Pada induk sapi yang sedang bunting dapat terjadi keguguran, kelahiran dini, lahir mati atau mumifikasi fetus.
Gambar anak sapi yang terkena gejala AG
2. Patologi
Perubahan pada pedet yang dilahirkan terlihat adanya AG, otot gerak tampak pucat dan mengalami edema, adanya skoliasis, serta HE yang kadang-kadang ditemukan adanya rongga pada pons, medulla, dan cervical spinal cord.

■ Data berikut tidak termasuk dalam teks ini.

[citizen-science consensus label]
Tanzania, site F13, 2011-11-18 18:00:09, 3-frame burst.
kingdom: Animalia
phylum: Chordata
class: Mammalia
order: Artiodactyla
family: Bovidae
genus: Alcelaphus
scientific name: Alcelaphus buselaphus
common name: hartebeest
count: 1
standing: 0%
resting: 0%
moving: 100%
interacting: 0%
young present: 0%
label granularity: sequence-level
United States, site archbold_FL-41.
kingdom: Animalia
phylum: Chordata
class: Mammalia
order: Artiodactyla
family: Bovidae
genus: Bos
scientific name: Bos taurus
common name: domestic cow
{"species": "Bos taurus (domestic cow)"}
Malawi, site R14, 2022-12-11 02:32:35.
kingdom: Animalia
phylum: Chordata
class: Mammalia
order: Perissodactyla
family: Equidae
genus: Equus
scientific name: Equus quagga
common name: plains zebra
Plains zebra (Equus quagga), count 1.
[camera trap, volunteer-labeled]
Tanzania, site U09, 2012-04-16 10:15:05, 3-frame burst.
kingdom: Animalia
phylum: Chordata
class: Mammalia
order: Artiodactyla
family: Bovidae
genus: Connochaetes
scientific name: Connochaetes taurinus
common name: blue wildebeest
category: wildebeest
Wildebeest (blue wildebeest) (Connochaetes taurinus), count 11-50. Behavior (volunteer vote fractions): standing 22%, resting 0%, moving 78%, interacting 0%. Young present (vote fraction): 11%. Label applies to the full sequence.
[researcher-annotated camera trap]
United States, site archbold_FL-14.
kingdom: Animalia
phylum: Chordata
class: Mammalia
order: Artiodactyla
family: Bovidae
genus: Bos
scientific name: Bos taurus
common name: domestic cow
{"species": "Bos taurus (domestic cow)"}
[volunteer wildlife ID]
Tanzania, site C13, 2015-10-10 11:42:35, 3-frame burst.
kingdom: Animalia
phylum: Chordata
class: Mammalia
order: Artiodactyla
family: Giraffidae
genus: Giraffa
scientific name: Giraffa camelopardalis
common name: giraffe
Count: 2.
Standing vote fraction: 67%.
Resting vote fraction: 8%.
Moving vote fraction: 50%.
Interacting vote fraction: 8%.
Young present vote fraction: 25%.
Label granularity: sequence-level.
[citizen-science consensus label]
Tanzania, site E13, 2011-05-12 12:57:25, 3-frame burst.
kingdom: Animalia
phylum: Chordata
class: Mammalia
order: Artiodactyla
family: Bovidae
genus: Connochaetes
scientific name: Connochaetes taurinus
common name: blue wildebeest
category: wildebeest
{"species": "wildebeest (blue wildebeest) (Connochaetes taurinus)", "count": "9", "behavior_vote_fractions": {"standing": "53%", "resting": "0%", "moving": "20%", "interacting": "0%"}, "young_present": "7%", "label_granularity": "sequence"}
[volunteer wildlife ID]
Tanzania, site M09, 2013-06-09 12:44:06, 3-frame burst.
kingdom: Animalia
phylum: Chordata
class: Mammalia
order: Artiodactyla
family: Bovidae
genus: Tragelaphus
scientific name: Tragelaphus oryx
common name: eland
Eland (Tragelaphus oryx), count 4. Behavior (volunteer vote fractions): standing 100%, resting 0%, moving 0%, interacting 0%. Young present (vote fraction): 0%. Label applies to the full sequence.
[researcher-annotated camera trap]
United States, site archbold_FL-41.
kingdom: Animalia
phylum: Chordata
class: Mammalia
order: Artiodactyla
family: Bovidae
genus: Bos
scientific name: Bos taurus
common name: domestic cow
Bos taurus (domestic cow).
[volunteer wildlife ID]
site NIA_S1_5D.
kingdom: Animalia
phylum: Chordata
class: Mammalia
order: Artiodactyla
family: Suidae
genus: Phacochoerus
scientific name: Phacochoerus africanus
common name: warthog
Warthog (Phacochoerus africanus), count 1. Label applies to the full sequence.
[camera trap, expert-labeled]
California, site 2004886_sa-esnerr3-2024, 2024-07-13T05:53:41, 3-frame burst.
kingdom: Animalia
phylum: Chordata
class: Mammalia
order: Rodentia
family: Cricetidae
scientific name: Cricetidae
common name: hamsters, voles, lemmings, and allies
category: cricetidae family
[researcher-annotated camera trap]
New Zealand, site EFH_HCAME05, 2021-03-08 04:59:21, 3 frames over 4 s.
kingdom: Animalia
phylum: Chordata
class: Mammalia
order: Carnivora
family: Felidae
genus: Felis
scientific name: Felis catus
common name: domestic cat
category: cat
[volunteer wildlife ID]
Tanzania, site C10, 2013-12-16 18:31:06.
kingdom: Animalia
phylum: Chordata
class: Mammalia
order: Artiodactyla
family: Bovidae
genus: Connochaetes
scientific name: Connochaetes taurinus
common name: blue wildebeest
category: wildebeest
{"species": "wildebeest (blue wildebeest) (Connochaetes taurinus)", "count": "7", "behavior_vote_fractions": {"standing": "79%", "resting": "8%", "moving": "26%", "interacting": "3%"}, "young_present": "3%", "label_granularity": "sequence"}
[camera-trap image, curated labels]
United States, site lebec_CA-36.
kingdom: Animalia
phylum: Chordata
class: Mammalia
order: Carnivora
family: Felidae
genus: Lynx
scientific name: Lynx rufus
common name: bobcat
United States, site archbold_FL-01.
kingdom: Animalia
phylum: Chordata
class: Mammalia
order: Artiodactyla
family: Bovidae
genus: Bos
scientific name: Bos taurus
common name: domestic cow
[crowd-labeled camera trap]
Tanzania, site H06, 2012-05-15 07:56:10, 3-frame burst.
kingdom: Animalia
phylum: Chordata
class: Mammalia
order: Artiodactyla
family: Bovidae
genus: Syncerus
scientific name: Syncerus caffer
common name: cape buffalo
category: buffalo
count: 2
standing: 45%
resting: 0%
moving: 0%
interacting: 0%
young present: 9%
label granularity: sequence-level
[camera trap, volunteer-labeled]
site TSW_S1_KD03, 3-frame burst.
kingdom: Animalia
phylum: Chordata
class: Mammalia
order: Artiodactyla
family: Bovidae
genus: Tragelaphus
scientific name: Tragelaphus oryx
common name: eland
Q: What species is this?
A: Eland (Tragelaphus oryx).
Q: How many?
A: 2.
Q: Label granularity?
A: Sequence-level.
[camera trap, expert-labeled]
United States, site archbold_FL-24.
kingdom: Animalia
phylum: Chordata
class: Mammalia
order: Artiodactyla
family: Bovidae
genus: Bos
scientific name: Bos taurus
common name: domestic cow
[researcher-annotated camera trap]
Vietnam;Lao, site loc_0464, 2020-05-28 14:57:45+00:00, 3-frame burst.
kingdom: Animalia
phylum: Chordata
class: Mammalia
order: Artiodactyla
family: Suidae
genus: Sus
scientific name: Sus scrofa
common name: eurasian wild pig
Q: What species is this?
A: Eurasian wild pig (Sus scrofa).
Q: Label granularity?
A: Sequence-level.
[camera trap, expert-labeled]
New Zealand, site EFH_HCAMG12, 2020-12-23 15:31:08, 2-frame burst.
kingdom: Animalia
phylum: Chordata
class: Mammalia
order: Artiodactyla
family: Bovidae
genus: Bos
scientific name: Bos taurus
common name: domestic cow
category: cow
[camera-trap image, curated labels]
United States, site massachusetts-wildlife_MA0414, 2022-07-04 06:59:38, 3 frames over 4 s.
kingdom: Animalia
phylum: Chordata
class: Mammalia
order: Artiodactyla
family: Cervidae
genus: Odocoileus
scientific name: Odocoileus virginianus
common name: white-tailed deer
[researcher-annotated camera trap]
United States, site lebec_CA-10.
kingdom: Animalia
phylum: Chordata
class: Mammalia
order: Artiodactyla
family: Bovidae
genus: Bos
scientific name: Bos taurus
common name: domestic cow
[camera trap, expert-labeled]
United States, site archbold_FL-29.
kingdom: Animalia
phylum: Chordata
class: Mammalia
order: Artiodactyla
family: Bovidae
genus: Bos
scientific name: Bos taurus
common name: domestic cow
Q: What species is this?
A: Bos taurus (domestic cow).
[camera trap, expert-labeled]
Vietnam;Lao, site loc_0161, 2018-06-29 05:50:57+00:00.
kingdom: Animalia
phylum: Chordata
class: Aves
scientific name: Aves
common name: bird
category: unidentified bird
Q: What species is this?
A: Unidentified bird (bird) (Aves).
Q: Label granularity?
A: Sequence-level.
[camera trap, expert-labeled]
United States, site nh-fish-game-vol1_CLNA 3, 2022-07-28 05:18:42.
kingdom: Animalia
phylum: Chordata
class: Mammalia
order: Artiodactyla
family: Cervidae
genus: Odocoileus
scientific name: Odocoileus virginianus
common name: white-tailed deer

Gambar otak sapi yang terkena Akabane
3. Diagnosa
Sapi bunting yang diduga terinfeksi virus Akabane akan mengalami abortus atau lahir mati dan ditemukan adanya AG atau HE yang bersifat kongenital serta terjadi secara sporadik atau endemik. Dapat pula dilakukan Hemaglutination Inhibitation Test dan Netralization Test. Antibodi dapat dideteksi pada fetus atau pada serum pedet sebelum diberi kolostrum. Isolasi dan identifikasi dapat dilakukan dengan inokulasi otak fetus pada anak tikus putih atau pada biakan jaringan yaitu BHK-21 atau HM Lu-1 sel.
4. Diagnosa Banding
Harus dibedakan dengan kejadiaan abortus, lahir dini atau lahir mati yang disebabkan oleh infeksi virus IBR. Kejadian abortus dan cerebellar hypoplasia yang disebabkan oleh infeksi virus BVD-MD.
5. Pengambilan dan Pengiriman Spesimen
Spesimen yang tepat adalah berupa serum asal fetus karena keguguran pedet lahir dini atau pedet dengan gejala AG dan HE. Specimen diambil secara aseptik dan pre-kolostrum. Paired sera induk sapi diambil pada waktu hewan sedang sakit dan pada fase konvalesen dengan internal 2-3 minggu.
Untuk isolasi virus dapat diambil spesimen berupa otak, limpa, darah, cairan cerebro spinalis dari fetus. Keseluruhan spesimen tersebut di atas harus dikirim segera dalam keadaan segar dingin ke laboratorium veteriner terdekat.
E. PENGENDALIAN
a. Pengobatan
Belum ada pengobatan untuk abortus, lahir mati atau kelahiran anomali.
b. Pencegahan, Pengendalian dan Pemberantasan
Vaksinasi perlu dipertimbangkan bila banyak hewan yang terserang atau menimbulkan kerugian yang besar. Di Jepang pembuatan vaksin aktif dan inaktif secara komersial sudah diproduksi.
Pengendalian vektor penyebab penyakit yaitu dengan spraying mungkin dapat mencegah penyakit Akabane meluas. Untuk penolakan penyakit, maka dapat dilakukan penolakan pemasukan sapi bunting dari negara tidak bebas penyakit Akabane. Bila terpaksa harus melakukan pemasukan hewan dari negara bebas ke negeri terserang hanya untuk hewan -hewan muda saja, karena hewan muda ini diharapkan mendapat kekebalan melalui infeksi alam sebelum bunting.
DAFTAR PUSTAKA
Anonimus 1999. Manual Diagnostik Penyakit Hewan. Direktorat Jenderal Peternakan dan Japan International Cooperation Agency (JICA), Jakarta.
Kokrs Robert F 1981. Viral Disease of Castle, the Iowa State University Press. Ames, Iowa page 245-249.
The Center for Food Security & Public Heath. Iowa State University.